■ **RECORDS FOR PROCESSING**:
################

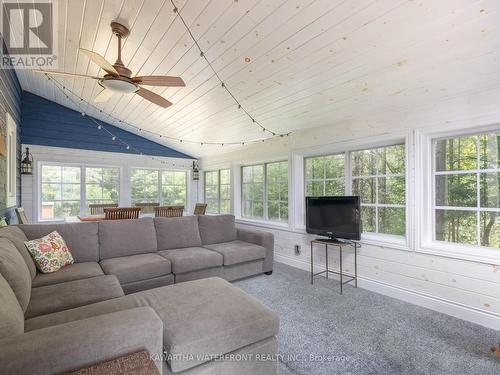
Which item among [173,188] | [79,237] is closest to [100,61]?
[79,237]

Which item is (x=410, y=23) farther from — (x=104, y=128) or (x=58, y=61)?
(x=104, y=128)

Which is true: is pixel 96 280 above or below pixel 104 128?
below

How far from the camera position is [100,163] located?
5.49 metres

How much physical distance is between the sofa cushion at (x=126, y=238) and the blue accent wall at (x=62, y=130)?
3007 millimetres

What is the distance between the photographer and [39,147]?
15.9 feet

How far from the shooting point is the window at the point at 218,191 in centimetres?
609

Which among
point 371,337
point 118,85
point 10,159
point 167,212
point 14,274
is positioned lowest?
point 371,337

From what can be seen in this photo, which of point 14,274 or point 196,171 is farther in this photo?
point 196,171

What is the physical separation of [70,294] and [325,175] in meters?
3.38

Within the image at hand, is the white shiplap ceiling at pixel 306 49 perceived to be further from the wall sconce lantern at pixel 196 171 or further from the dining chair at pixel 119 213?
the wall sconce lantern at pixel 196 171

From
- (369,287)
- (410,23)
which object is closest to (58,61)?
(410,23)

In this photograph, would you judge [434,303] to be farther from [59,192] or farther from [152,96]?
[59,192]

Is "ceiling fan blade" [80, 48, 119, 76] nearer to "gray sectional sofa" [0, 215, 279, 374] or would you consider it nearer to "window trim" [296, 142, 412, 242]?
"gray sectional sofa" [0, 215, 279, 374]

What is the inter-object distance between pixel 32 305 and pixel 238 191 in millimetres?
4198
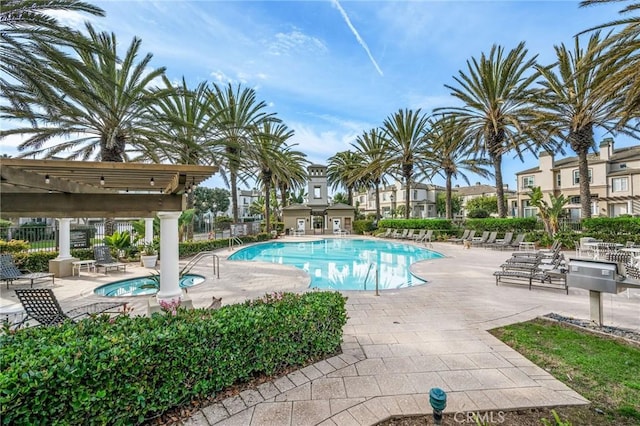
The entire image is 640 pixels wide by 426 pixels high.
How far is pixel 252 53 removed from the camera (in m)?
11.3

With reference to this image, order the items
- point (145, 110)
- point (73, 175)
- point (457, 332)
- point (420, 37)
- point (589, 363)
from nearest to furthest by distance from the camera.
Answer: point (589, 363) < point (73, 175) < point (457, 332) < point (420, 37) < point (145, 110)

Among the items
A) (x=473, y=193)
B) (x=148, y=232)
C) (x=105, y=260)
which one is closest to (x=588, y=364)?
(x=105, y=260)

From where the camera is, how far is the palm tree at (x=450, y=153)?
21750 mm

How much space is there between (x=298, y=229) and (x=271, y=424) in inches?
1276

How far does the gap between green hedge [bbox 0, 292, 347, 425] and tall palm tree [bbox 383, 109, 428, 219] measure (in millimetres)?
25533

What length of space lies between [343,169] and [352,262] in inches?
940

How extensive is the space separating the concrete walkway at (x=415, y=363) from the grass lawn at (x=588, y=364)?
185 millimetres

################

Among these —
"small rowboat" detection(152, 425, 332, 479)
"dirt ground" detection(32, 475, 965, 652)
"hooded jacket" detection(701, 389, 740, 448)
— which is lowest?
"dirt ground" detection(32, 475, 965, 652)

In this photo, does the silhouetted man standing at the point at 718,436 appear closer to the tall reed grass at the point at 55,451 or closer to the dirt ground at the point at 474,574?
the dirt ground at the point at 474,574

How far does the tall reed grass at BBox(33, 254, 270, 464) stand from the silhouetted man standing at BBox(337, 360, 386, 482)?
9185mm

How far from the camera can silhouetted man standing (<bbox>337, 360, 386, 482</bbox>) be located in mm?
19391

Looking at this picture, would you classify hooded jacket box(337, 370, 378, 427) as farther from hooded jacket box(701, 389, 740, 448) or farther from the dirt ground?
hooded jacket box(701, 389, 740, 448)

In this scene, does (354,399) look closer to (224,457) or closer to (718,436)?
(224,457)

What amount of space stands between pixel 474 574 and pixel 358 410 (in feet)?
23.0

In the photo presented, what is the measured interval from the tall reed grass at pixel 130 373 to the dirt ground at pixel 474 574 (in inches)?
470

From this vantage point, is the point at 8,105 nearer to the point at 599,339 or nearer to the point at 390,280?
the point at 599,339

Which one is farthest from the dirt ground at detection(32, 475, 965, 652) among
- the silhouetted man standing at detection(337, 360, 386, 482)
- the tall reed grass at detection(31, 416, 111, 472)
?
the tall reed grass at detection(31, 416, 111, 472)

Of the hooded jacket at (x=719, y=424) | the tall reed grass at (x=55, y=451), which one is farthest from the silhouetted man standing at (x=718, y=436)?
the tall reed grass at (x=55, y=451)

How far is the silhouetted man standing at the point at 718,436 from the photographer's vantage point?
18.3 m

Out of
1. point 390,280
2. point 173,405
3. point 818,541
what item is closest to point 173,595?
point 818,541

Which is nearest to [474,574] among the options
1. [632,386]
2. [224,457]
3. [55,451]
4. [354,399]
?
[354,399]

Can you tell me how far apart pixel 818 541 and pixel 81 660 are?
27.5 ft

################

■ **EXERCISE OBJECTIVE**: Retype the records above word for word, starting at the line that contains "How far does the gap" and ending at the line that contains "185 millimetres", both included.

■ **THE REPLY**:
How far does the gap between green hedge [bbox 0, 292, 347, 425] and tall palm tree [bbox 383, 109, 428, 219] measure (in millimetres)?
25533

What length of space lies between [343,169] and [352,262] in inches?
940

How extensive is the space separating the concrete walkway at (x=415, y=363) from the grass lawn at (x=588, y=364)?
185 millimetres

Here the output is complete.